Broadcast Collection Support Software Repository
Suite of scripts used to collect broadcast and web audio/video data.
####mech/ytvore.rb
Script to crawl YouTube and search for videos matching keywords stored in a local database. General process:
-
We generate a list of events and associated search terms and use this information to create a database table of keywords, each associated to a particular event in ascout_event.
-
Script automatically checks database table for events+keywords and crawls youtube. Looks for videos that match search terms and checks existing urls in prescouting data table to ensure that they have not already been identified.
-
Adds found urls that match search terms to database.
-
Script crawls to video url and gets license information and duration.

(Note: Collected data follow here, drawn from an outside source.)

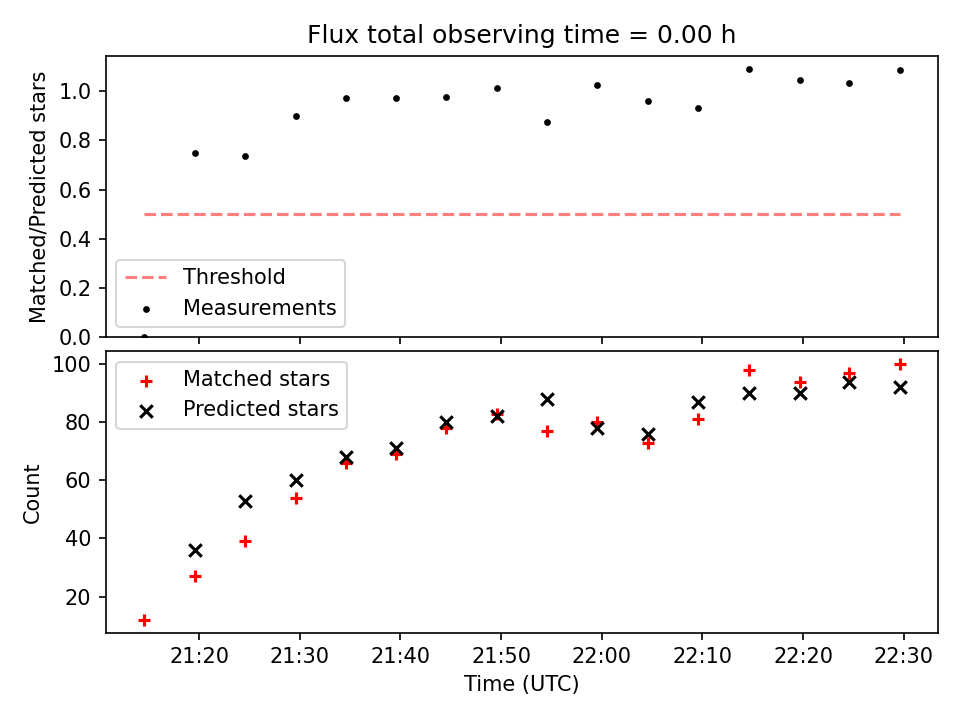 Flux total observing time = 0.00 h

Matched/Predicted stars

1.0
0.8
0.6
0.4
0.2
0.0

Threshold
Measurements

Count

100
80
60
40
20

Matched stars
Predicted stars

21:20 21:30 21:40 21:50 22:00 22:10 22:20 22:30

Time (UTC)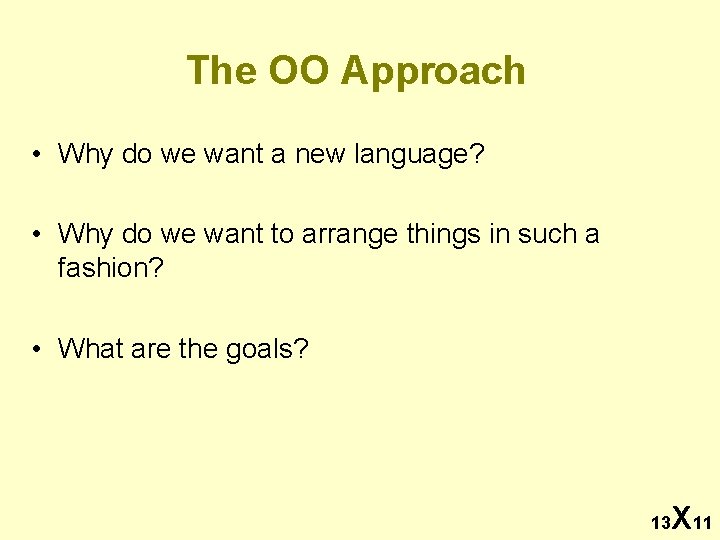 The OO Approach

• Why do we want a new language?

• Why do we want to arrange things in such a fashion?

• What are the goals?

13X11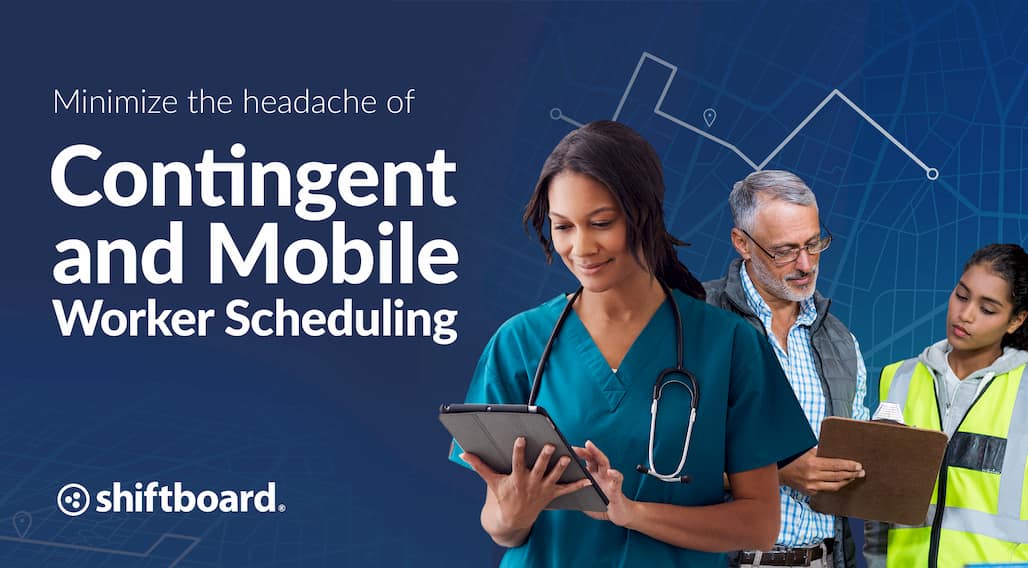 Minimize the headache of

Contingent and Mobile Worker Scheduling

shiftboard.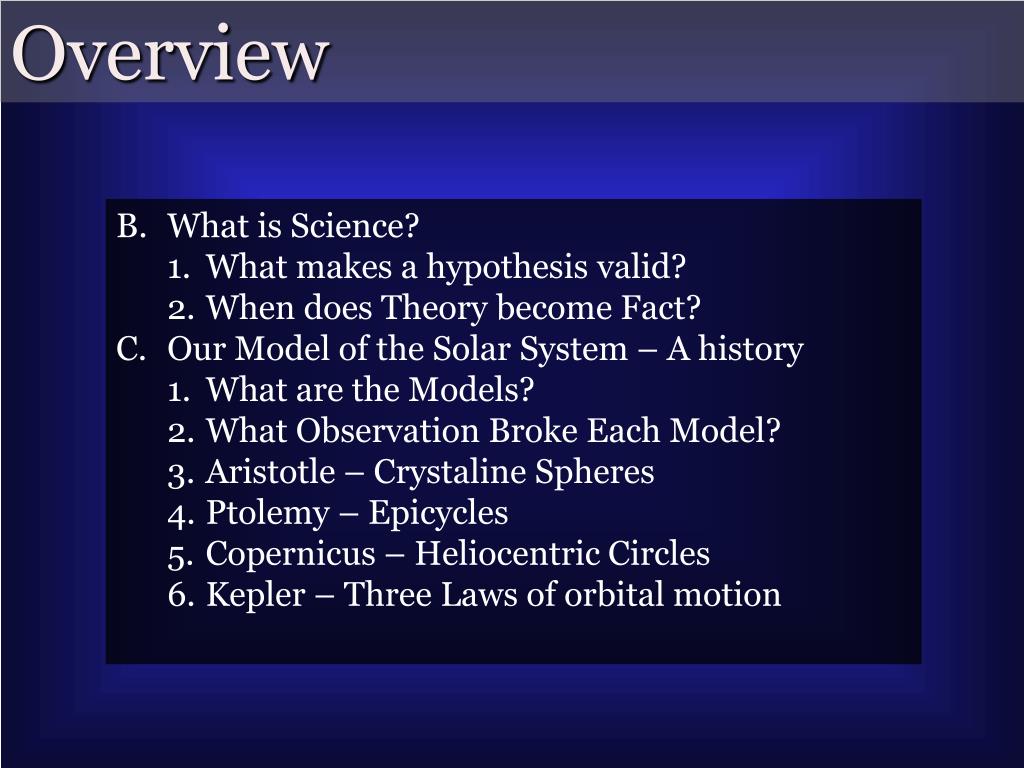 Overview

B. What is Science?
1. What makes a hypothesis valid?
2. When does Theory become Fact?
C. Our Model of the Solar System – A history
1. What are the Models?
2. What Observation Broke Each Model?
3. Aristotle – Crystaline Spheres
4. Ptolemy – Epicycles
5. Copernicus – Heliocentric Circles
6. Kepler – Three Laws of orbital motion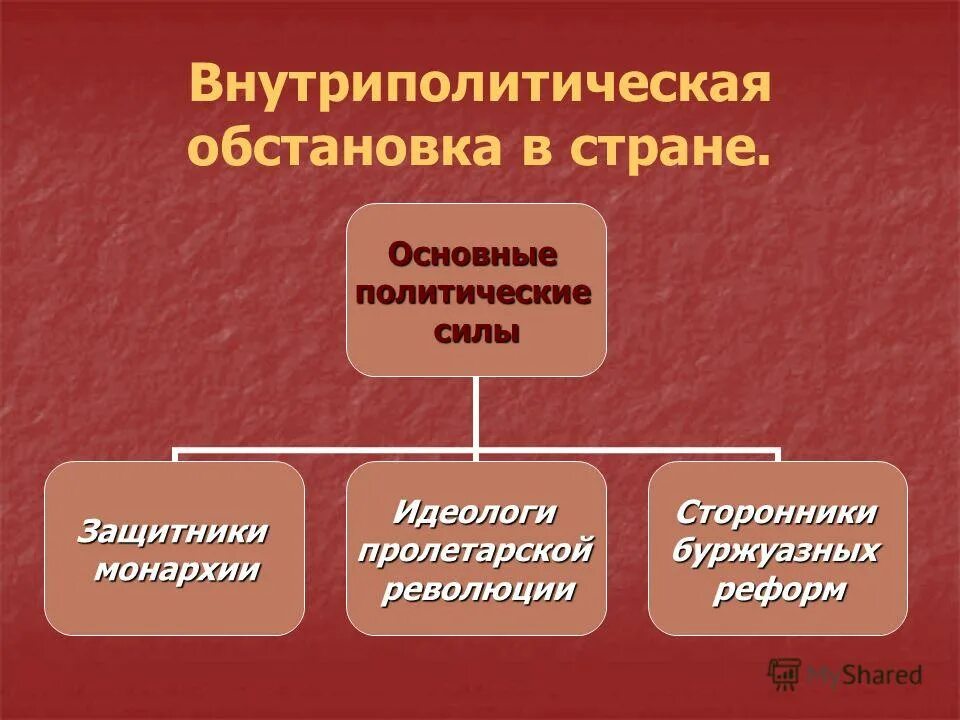 Внутриполитическая обстановка в стране.

Основные политические силы

Защитники монархии

Идеологи пролетарской революции

Сторонники буржуазных реформ

MyShared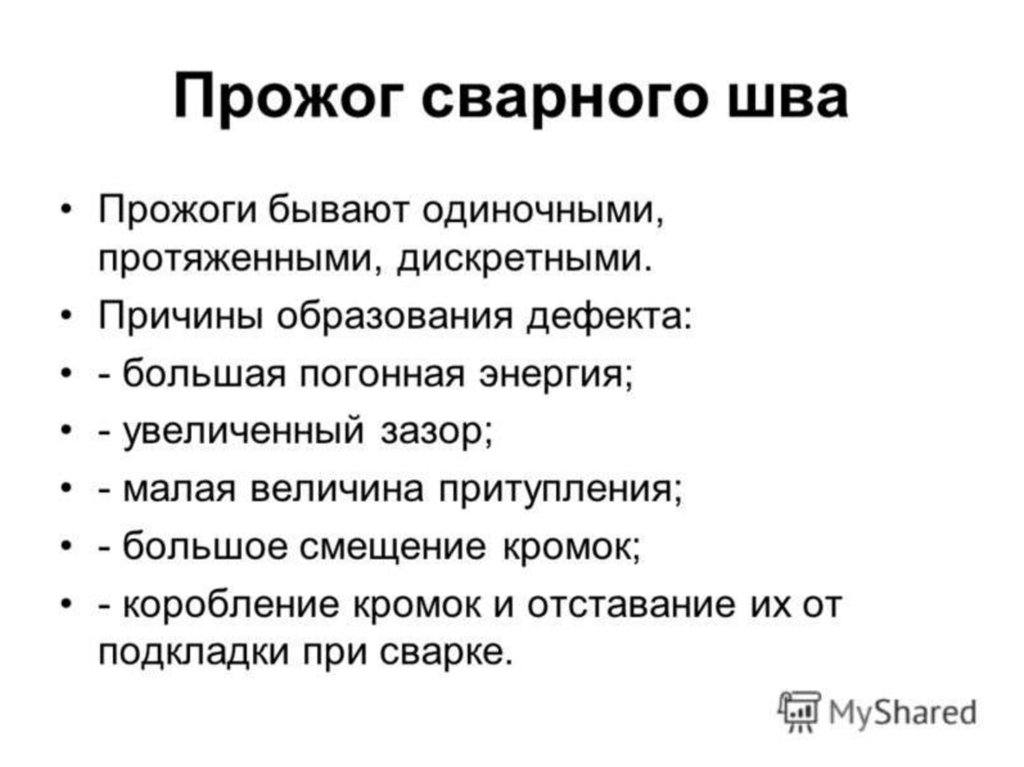 Прожог сварного шва

• Прожоги бывают одиночными, протяженными, дискретными.
• Причины образования дефекта:
• - большая погонная энергия;
• - увеличенный зазор;
• - малая величина притупления;
• - большое смещение кромок;
• - коробление кромок и отставание их от подкладки при сварке.

MyShared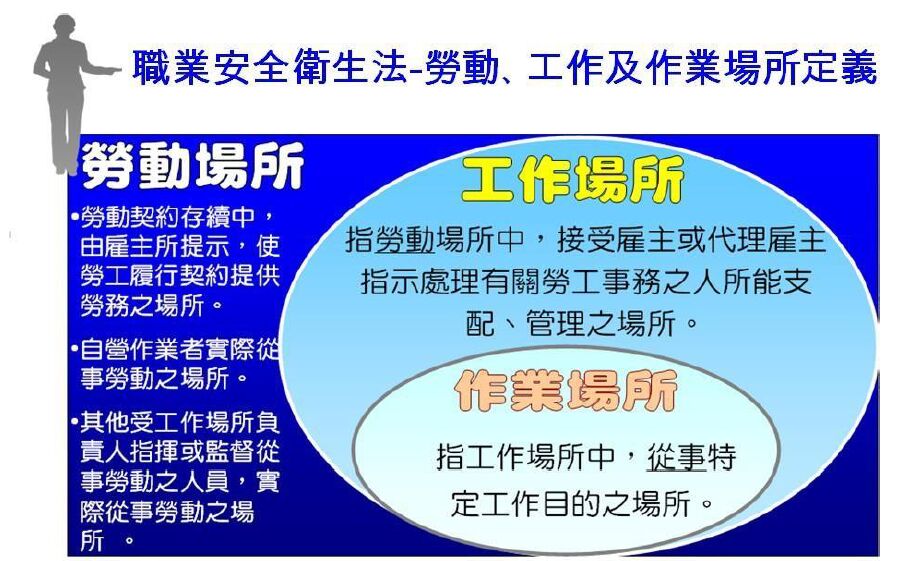 職業安全衛生法-勞動、工作及作業場所定義

勞動場所

•勞動契約存續中，由雇主所提示，使勞工履行契約提供勞務之場所。

•自營作業者實際從事勞動之場所。

•其他受工作場所負責人指揮或監督從事勞動之人員，實際從事勞動之場所 。

工作場所

指勞動場所中，接受雇主或代理雇主指示處理有關勞工事務之人所能支配、管理之場所。

作業場所

指工作場所中，從事特定工作目的之場所。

If both match our criteria it adds video url, event type, searchwords used (this would let us generate histograms and see which keywords are most effective on a per-event basis), license, and video duration to prescouting table.
-
Human scouts load first-pass tool, which contains a list of YouTube video urls for each event. Human views prescouted videos
####mech/poltertube.rb
Similar script as ytvore.rb, but uses Capybara to open a browser session instead of using Mechanize. Nice for demo purposes.
####streaming/streamcap.rb
Script to read in list of streaming radio sources from xml file, and use mplayer/rtmpdump/ffmpeg to download approximately 30 minutes of each source to a uniquely-named output file. Runs once per language.
####streaming/twitter/wordlist.rb
Script that reads in a list of common words for a specified language, creates a streaming Twitter client, and monitors stream to collect any tweets with matching words.
####streaming/twitter/grab_tweets.rb
Script that collects all tweets matching either user IDs or tweet IDs from input file (if it detects alpha characters in lines of file, defaults to user-based collection).